In a powerful artistic response to the current Black Lives Matter protests, this week’s issue of the New Yorker features an interactive cover that filmmaker/activist Ava DuVernay on Sunday called a “heartbreaker.”

The top of the cover depicts the face of George Floyd, whose death beneath the knee of Minneapolis police last month has sparked global demonstrations. Look downward, and beneath the outline of Floyd’s shoulders — face by face by symbol — is a representative timeline of violence against African Americans.

The art, titled “Say Their Names,” includes black men and women whose deaths have made headlines in recent months and years, including David McAtee two weeks ago; icons of the civil rights movement; and, according to the magazine, visual representation of “the unnamed millions of black people enslaved in America.”

Nelson described the cover as a “memorial to all of the African Americans who were and continue to be victimized by the long shadow cast by racism in America and around the globe.”

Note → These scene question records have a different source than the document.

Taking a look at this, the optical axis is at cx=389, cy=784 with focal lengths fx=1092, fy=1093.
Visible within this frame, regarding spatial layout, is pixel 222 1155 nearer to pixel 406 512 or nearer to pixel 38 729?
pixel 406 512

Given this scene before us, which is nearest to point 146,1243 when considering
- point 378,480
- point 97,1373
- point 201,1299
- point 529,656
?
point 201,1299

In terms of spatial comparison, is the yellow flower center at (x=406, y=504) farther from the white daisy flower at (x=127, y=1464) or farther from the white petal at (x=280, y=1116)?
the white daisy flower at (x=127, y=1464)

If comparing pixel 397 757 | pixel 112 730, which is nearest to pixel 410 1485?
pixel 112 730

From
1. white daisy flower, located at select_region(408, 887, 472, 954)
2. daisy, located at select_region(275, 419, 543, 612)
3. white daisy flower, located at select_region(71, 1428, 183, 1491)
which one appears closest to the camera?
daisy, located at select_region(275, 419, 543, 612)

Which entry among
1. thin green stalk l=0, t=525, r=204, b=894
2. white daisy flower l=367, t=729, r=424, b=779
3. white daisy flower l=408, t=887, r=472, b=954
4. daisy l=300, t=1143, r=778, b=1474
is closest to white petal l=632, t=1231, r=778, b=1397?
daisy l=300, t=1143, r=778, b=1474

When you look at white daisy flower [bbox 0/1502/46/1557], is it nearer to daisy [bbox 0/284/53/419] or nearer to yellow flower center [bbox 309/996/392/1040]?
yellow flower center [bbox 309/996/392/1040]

Choosing a heavy palette of shadows and muted tones, Nelson said his “weighted portrait of George Floyd” includes 18 other “African American souls who were murdered by law enforcement officers, while providing a visual context of historical institutionalized racism and discrimination against African Americans.”

Online, you can scroll across each face and read annotation.

“We all need to know this; we all have to know what black Americans are dealing with every single day,” said New Yorker art editor Françoise Mouly.

“We must not turn away, as painful as it might be,” she added. “It’s only once we accept these murders are part of our shared history that we might be able to move towards a more just world.”